Movies Are ??? Than Ever

The movie There Will be Blood has been hailed with near unanimous critical praise. The word among the cognoscenti is that it’s a lock for Best Picture. Thus it was with high expectations that I recently attended a showing. Well, Oscar sure thing or not, the principal accolade it got from me during its two hours and thirty-eight minutes was my most-glances-at-my-watch-during-a-movie award. Seventeen glances, if memory serves me.

Which got me to thinking, are not movies longer than they used to be? Or have to be? Or am I just emulating the younger generation; is it that my attention span is getting shorter?

I remember that during the heyday of the Hollywood studio system, the directors were simply employees of the studios (along with the actors and all the other talent). They were given a budget, and they adhered to it or else they found themselves on a new milk route in the morning. Louis B. Mayer (or Harry Cohn, or Jack Warner, or any of the studio bosses) would tell the director that he’s got this much money and that many people to bring in a 90-minute movie, and that’s it.

Today, of course, the whole system has changed. In particular, the director is not only not an employee, he’s an
auteur. And more often than not, he has final-cut rights. So it seems clear that in this new world of film-making, there are few constraints on a movie’s length. Few checks and balances. Is this the case? Are movies indeed longer than they used to be?

To attempt to answer this question other than anecdotally, I decided to look at the lengths of Academy Award nominees in recent years (2003-2007) and compare them with lengths of movies made 70 years ago at the height of the studio system (1933-1937). Here are the results:
Picture 8
So to the extent my samples are representative of the entire industry, movies are longer than they used to be, 23 minutes longer. (Whatever happened to the fabled cutting-room floor?)

Which brings up another question: do great movies
have to be two hours-plus? I think the answer is clearly no. Yes, it’s true that some of the greats have been unusually long:
Picture 4
But are three-hour lengths needed to make a classic? Or even two hours? Many (most?) of the great classics have been brought in at sub-two-hour lengths:
Picture 5
And if we look at some of the classics (other than Oz and GWTW) from the studio-dominated 1930s, almost all were shortish. As examples:
Picture 6
Another interesting illustration of the bloat that has distended movies can be discerned by comparing originals with remakes. The 1934 Cleopatra (Claudette Colbert) came in at a brisk 1:42. In 1963, Elizabeth Taylor’s version of Cleopatra limped in at 3:12 , one and a half hours longer (with a million more extras). Or Charles Laughton’s Mutiny on the Bounty took 2:12, while Marlon Brando’s remake needed 3:05.

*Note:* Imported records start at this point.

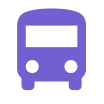 Bus Ticket Booking with Seat Reservation PRO - WpBusTicketly 30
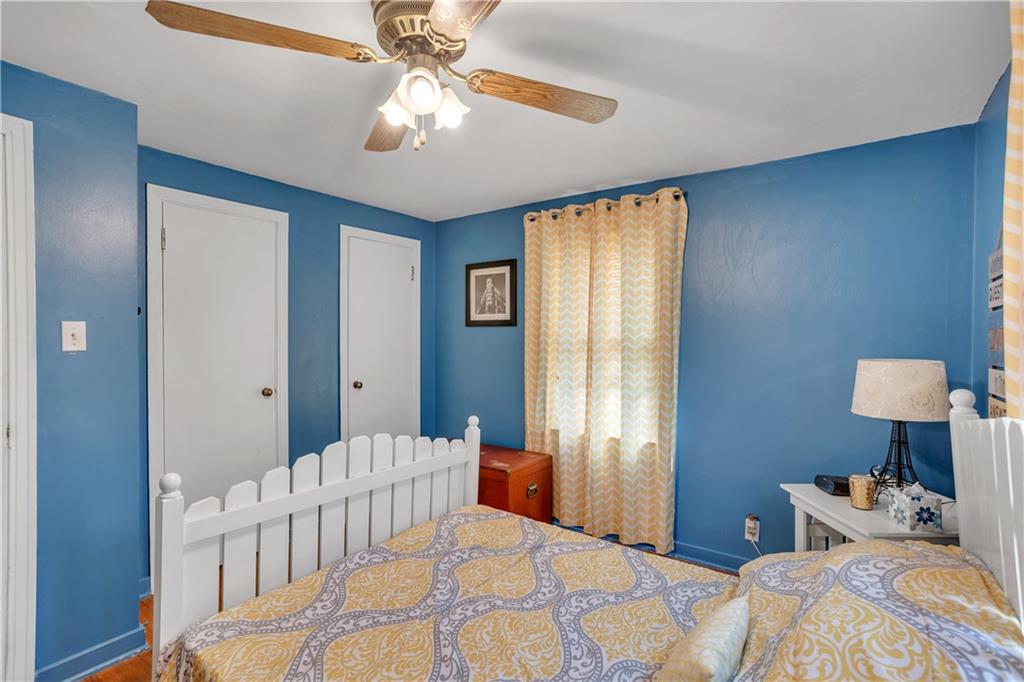 607 Maple Avenue Springdale, PA 15144 - Photo 14 of 25 Gallery Image 14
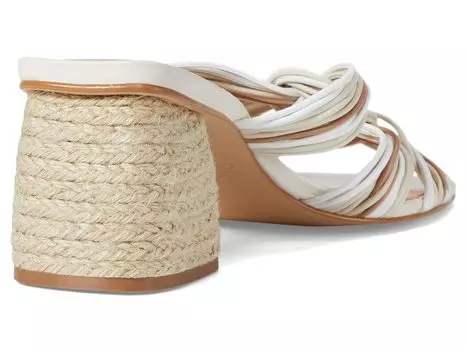 Туфли на каблуке Andre Assous Kelsie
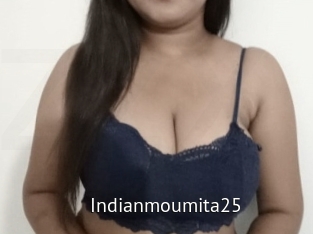 Indianmoumita25
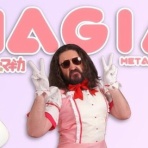ロック・ヘヴィーメタル速報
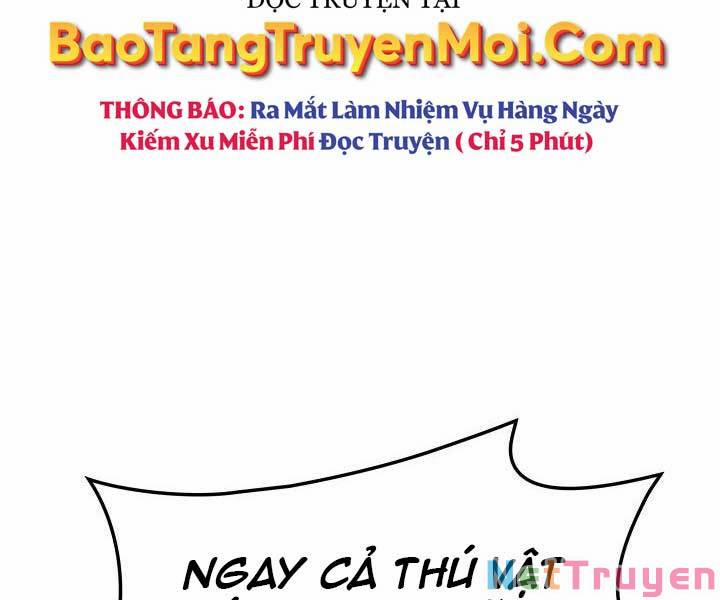 Tử Thần Phiêu Nguyệt 18 trang 177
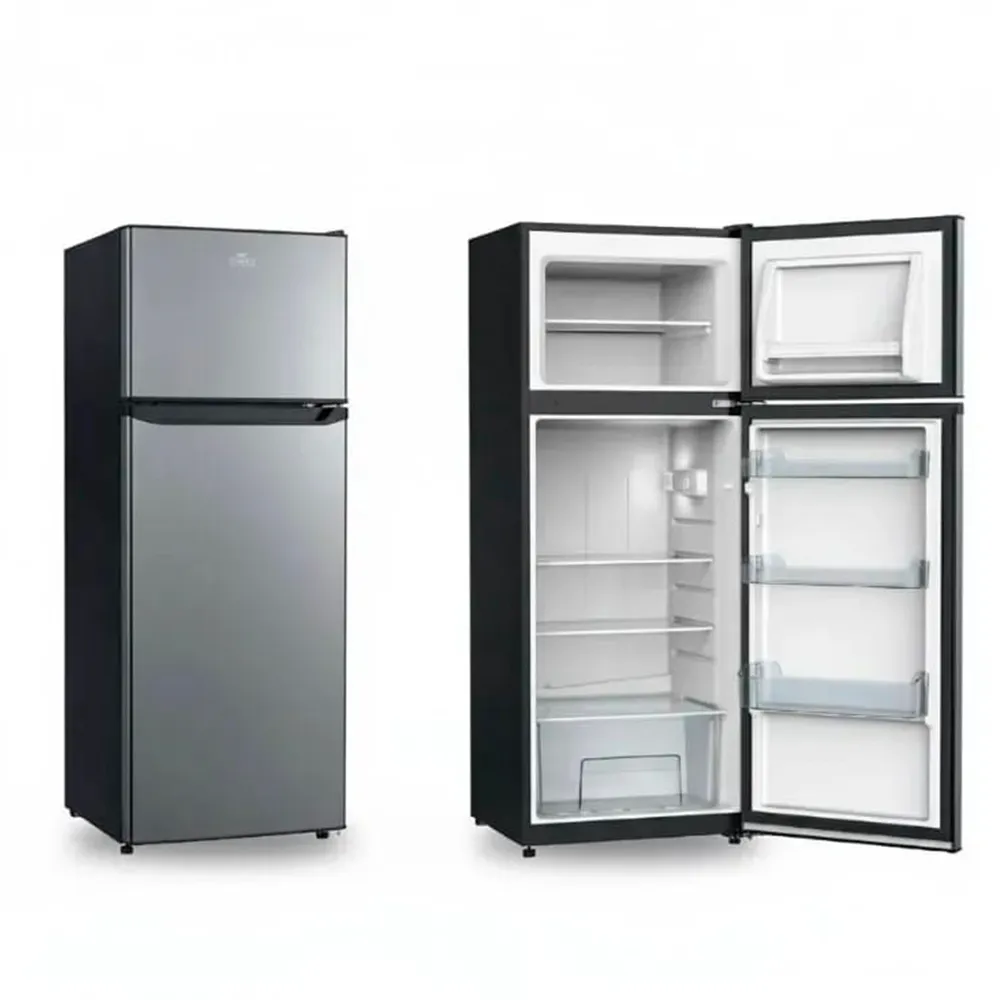 Refrigerador EKO 8 pies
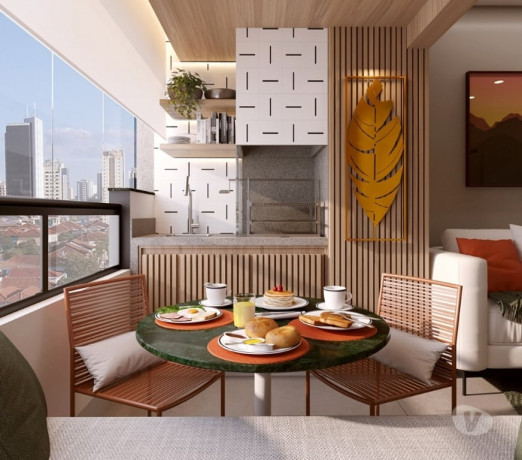 novidade-em-sao-paulo-localizacao-privilegiada-r-46976900-r-46976900-big-1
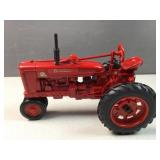 Ertyl MTA McCormic Farmall tractor
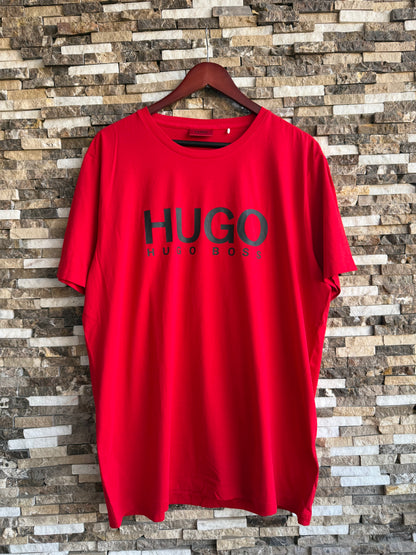 Hugo Boss Original 💯 Men Tshirt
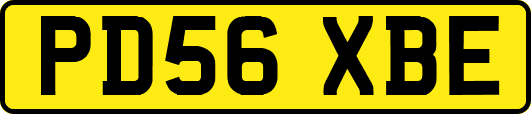 PD56XBE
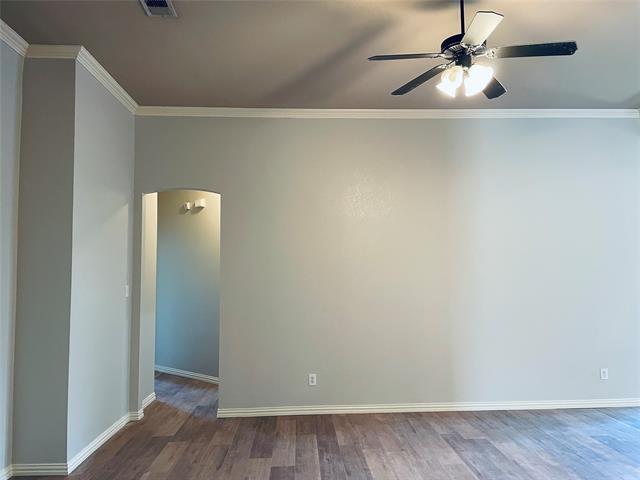 Building Photo - 2621 Cedar Falls Dr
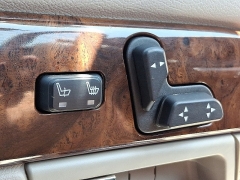 Used 2010 Mercury Grand Marquis 4d Sedan LS at Joshua Motor Company near Pennsauken, NJ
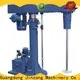 Jinzong Machinery custom packing column for business for The construction industry 1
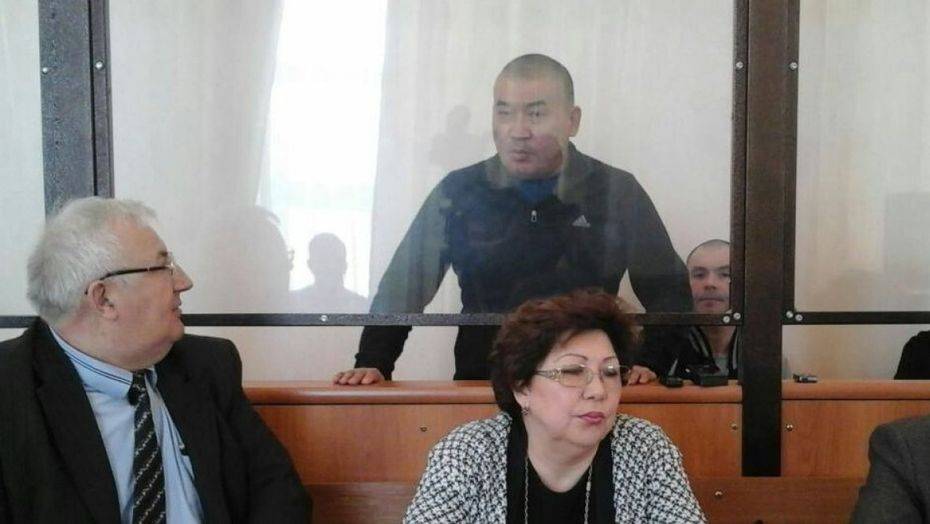 Суд пояснил замену срока экс-замакима Костаная ограничением свободы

In 1930, almost two-thirds of the American population went to the movies every week. Today, that number is less than 10 percent. This startling decline in the role of movies in our entertainment lives has been explained by many analysts in many ways. I mention it here only because in the early 1950s, when television began to exact its devastating toll and movie attendance went into free fall, Hollywood responded with the slogan, “Movies are Better Than Ever.”

Are movies better than ever? Don’t know. But I do know that movies are
longer than ever. Is longer better? Not necessarily. In fact, all I can say with complete conviction is that longer is… longer.